2. Relevant equations

3. The attempt at a solution

I tried going directly, at it, using the Cauchy condition on $\sum{a_{n}b_{n}}$ to try to figure something out about the $a_{n}$, but I got bogged down, and all the inequalities seemed to be pointing the wrong direction.
Then I tried to prove the contrapositive, that if $\sum{|a_{n}|}$ diverges, then there exists a sequence $\left\{b_{n}\right\}$ such that $\sum{a_{n}b_{n}}$ diverges as well. But I didn't get very far with that either.
I was able to prove it using the ratio test (i.e. if $\lim{\frac{a_{n+1}b_{n+1}}{a_{n}b_{n}}}=r$ where $r\in(0,1)$), but that's unfortunately not a necessary condition for convergence.
So I'm stuck, and frustrated :(

Last edited: Aug 22, 2012
2. Aug 22, 2012

### Millennial

What you need to prove is that if $\displaystyle \int_{0}^{\infty} a(x)b(x)\,dx$ has a finite value, so must $\displaystyle \int_{0}^{\infty} |a(x)|\,dx$. You can get around the absolute value assuming that a(x) resolves to a non negative real number for every x.

Try using the first mean value theorem for integration.

3. Aug 22, 2012

### gustav1139

Thanks! I'll give that a try, but isn't it an issue that they're complex sequences, if I want to use the MVT?

Also, why can you assume a(x) is a nonnegative real? Or perhaps I'm misunderstanding what you mean by resolve.

4. Aug 22, 2012

### vela

Staff Emeritus
You didn't get the contrapositive quite right. Consider, for example, an=1 and bn=1/n2. $\sum{|a_{n}|}$ diverges but $\sum{a_{n}b_{n}}$ doesn't.
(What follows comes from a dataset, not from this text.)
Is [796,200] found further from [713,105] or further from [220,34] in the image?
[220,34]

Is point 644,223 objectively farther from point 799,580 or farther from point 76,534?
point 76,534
You should have said: if $\sum{|a_{n}|}$ diverges, then there exists a sequence {bn} such that $\displaystyle\lim_{n \to \infty} b_n = 0$ and $\sum{a_{n}b_{n}}$ diverges.

That said, I don't have any comment about how to actually do the proof. Just wanted to point out your error.

5. Aug 22, 2012

### AlephZero

You could make a proof by contradiction. Suppose $\sum | a_i|$ diverges. Therefore you can find a sequence of integers $k_n$ such that the partial sums $\sum_{k_{n-1}+1}^{k_n} | a_i| > 1$ for n = 1, 2, 3 ...

Now choose a series of b's that converge to 0, such that $\sum a_ib_i$ diverges.

Hint: you can choose b's such that every term $a_i b_i$ is real and non-negative...

6. Aug 22, 2012

### gustav1139

Right you are. All fixed.
That (what you said) is however what I'd been working with so that's still no go....

7. Aug 22, 2012

### gustav1139

Thanks! I think that broke it open. I had been restricting myself unnecessarily with what I could assume if $\sum|a_i|$ diverged.

I picked $b_k = \frac{\overline{a_i}}{c_i |a_i|}$ where the c's are the largest n such that i > k_n. Then the b's go to 0 since they do in modulus, and you can group the terms in the product series to give something bounded below by the harmonic series. boom.